Many would suggest that the scarce resources of California taxpayers should have gone toward these problems.

 

We see the same in the DOL’s Fiduciary Rule.

  • Bureaucrats bemoan ‘conflicted advice’ that human advisors may give in order to receive compensation.

  • Benefits of robo-advisors are vastly exaggerated. Somehow they are seen as fiduciaries to Senator Warren when they are simply online trading platforms.

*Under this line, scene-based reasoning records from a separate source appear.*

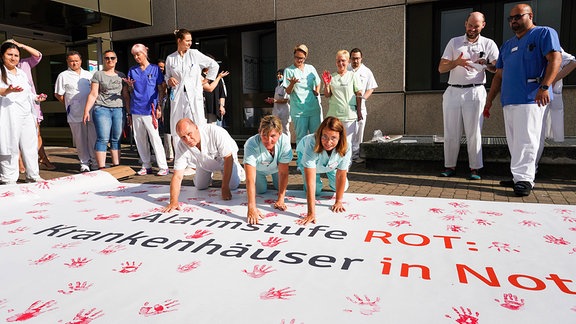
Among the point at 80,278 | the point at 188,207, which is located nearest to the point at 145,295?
the point at 80,278

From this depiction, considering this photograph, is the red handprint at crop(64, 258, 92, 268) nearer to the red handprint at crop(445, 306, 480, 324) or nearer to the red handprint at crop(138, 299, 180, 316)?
the red handprint at crop(138, 299, 180, 316)

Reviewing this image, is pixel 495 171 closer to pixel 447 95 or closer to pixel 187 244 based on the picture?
pixel 447 95

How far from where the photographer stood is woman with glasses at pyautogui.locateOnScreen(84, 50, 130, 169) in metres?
5.23

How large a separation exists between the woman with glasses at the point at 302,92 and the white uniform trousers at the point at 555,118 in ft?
8.25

  • Costs of these programs in terms of opportunity cost with other advice options, with the losses that come with overmanaging assets, and by not being able to provide comprehensive advice can be staggering.  

 

Online advisors do not meet any definition of a ‘fiduciary.’ Most offer cookie-cutter portfolio mixes – and strange ones at that – that do not incorporate all of the opportunities of an individual. Those that do offer impersonal advice, no where near what a human can provide in minutes.

 

One item that has always interested me is that although these firms claim to have been born out of the advancement of technology, my experience have been they provide a much weaker advisory and portfolio technology than traditional advisors. The main technology use they have promoted better than others has been a slick sales website. The back office operations of many of these firms I’ve experienced has been questionable, and I am often curious why established top-tier custodians have so many controls over regulatory factors, and these fly-by-night firms have yet to had a regulatory violation. I can not see their living up to ‘know your customer,’ Patriot Act, and other requirements based on my little knowledge of these things, and my interactions with these online firms.

 

I previously wrote about the myth of the $17B ‘cost’ to retirements that Senator Warren, and other proponents of the DOL’s rule repeat on a regular basis. There is a cost as well to firms that are allowed to play by different rules.

 

Most online advisors are simply platforms for individuals to have an automated trading service that they can control and, as we most often see with Investor Returns, this control comes with significant costs itself in terms of market-timing, a false sense of security that planning is met, and a poor and incomplete portfolio mix. Clients who work with humans can not simply change their investment mixes on a whim. A fiduciary would do more – including firing clients – who did not stick to the advice of the fiduciary.

 

We would be wise to not overly promote, and under regulate, new technology. Robo-advisors have many flaws, and just about all can be replaced at a much lower costing target date mutual fund for those who truly do not want to pay for quality advice.

 

Government is not a business owner, and should not pretend to be, since all they can do is transfer resources from services that consumers choose, to services they do not currently choose. All government should do is set an equal playing field, with no exemptions, no promotion of robo-firms, and no weakening of the fiduciary standard in order to advance their own pet projects and in effect pretend to be playing business owner.

 

(Economic lesson. Technology is useful, and it does change markets, services, and professions. What bureaucrats often ignore is that technology advances at its own pace. And, while it can assist with replacing labor, it often does not leap forward to being much more than an aid… and certainly not on most bureaucrats short-term preferences.)